We are a commune of inquiring, skeptical, politically centrist, capitalist, anglophile, traditionalist New England Yankee humans, humanoids, and animals with many interests beyond and above politics. Each of us has had a high-school education (or GED), but all had ADD so didn't pay attention very well, especially the dogs. Each one of us does "try my best to be just like I am," and none of us enjoys working for others, including for Maggie, from whom we receive neither a nickel nor a dime. Freedom from nags, cranks, government, do-gooders, control-freaks and idiots is all that we ask for.
David Thompson disputes Geras and Bauman on socialist assumptions. A quote:
I doubt anyone here disapproves of social safety nets of some kind, or resents help being offered to people in distress and positions of severe misfortune. The question is how much help is to be offered and on what basis. But given the role of individual judgment in how a person’s life plays out, questions necessarily follow. Lots of questions. How, one wonders, does a community “insure” its individual members against all manner of “misfortune”? How are people to be insulated from, and compensated for, what are often consequences of their own choices and priorities? How much control is to be exerted and how many freedoms curtailed - including the freedoms of those suffering misfortune? What, exactly, are the intimate practicalities of this vision?
Yes, we certainly are in favor of social nets - but as nets, not as things which are to be an approved way of life except for the most disabled. Due to human nature, socialism only works half-well within familes, where there is a combination of authority and love bonds. Even kibbutzes fall apart over money and effort issues.
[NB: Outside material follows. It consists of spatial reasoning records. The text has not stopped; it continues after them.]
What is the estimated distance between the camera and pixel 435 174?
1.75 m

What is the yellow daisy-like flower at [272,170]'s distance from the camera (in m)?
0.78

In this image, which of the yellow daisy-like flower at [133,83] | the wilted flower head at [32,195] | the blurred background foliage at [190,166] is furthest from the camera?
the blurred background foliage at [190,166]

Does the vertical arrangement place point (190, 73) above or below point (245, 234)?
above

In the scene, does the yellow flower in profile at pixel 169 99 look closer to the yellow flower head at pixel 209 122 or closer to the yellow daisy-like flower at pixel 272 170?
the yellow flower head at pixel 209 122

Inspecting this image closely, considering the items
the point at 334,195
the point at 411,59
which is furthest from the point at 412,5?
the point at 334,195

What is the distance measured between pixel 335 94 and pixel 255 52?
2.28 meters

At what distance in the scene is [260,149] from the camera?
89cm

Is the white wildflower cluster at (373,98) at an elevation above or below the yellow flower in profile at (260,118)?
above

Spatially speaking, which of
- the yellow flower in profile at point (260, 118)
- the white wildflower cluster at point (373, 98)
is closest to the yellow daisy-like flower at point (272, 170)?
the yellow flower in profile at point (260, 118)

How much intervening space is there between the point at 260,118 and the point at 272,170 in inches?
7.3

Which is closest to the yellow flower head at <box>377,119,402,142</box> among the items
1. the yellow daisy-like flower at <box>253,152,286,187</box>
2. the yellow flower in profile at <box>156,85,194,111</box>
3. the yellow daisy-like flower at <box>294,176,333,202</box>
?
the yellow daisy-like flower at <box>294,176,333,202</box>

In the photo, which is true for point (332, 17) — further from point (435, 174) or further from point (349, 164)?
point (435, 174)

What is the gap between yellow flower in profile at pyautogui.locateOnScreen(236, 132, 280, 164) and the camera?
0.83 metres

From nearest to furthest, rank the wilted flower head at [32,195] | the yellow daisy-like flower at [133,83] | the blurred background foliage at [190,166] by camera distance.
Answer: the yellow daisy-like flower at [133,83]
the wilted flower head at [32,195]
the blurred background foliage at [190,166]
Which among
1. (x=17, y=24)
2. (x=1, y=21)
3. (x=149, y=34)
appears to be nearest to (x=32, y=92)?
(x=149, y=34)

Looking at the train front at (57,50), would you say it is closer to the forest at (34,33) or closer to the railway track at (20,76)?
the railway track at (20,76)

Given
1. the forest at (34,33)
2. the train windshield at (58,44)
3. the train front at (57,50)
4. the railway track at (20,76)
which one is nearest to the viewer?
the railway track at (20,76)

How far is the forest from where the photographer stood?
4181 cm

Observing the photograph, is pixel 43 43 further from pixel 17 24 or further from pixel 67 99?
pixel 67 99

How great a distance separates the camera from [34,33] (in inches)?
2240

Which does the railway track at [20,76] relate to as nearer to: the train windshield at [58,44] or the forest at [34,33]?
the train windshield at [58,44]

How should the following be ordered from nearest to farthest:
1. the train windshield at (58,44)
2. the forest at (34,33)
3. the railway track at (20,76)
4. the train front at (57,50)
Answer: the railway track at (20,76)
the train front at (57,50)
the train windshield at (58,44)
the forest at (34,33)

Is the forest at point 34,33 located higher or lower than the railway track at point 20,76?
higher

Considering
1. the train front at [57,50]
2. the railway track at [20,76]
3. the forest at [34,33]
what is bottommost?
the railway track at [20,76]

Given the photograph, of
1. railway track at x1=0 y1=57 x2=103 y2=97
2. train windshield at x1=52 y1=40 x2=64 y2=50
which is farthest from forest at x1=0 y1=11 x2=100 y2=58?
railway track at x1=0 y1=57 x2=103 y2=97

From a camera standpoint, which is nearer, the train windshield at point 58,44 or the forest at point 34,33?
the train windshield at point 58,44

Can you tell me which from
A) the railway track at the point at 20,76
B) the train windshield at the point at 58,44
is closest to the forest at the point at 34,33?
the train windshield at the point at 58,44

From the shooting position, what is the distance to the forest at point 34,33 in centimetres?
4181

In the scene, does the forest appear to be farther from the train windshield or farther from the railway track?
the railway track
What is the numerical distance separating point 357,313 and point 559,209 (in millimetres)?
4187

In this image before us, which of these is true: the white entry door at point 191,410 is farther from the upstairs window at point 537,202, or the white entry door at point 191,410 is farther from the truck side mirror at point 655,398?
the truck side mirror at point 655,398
Whole thoughtful piece here.
Good link. Thanks. At the risk of being dismissed as a loathsome Puritan, I think some consideration of sin, repentance, forgiveness, making amends, and altruism should also be considered.
Also, having had to feed myself without a trust fund to support my former altruistic profession serving the "underclass", I believe strongly that assistance should go only to children, the elderly, and extremely mentally or physically disabled people of working age. If you are willing to work, you can always find something to put bread on the table. I think concepts castigated as Horribly Victorian like the "deserving poor" and "able-bodied" should be revived.
Just one personal note: I am the lone survivor of a large family iall of whom have succumbed to death, become totallly disabled or been forcibly committed for insanity in the last year. Beyond being grateful to God for sparing me, I have struggled to pull some meaning and lessons out of this famly trauma to give my children some hope and guidance for their own lives. What I repeat is something you may perhaps label dreary Puritanism: the virtues of persistence, hard work, self-denial, keeping one's commitments, sobriety, resisting temptation, moderation in all things, staying married, staying employed, etc. I tell them that Life is not fair, but don't you dare be moochers, and don't dare be slackers and if you work and meet your family responsibilities and help people in your community, you can live with yourself and know that you have tried to be faithful to your God. My point is that the dreary Puritan virtues may not be sexy, and are certainly not all there is to life. I learn from all of you who so ceaselessly so extol freedom as your chief value. But when thinking about the ills of the underclass and those needing help, one must include the moral and spiritual.
"I think concepts castigated as Horribly Victorian like the "deserving poor" and "able-bodied" should be revived."
Of course. Every hates a lazy moocher. And everyone has lazy wishes to be one.
However, at Maggie's Farm, we place liberty at the top of the secular-moral pile. Live free or die. Freedom trumps material comforts. My ancestors did not pursue anything, politically, but freedom. And they screwed up plenty enough in their own lives, I suppose, with the usual human farmer flaws - alcohol, atheism, crankiness, foolishness, etc - and blamed no one and asked nobody for nothing. They left me no trust fund, that's for sure, except for the family name on a bunch of MA and CT towns - and tombstones.
Wish they had left me something, but I am nevertheless a relatively happy fellow.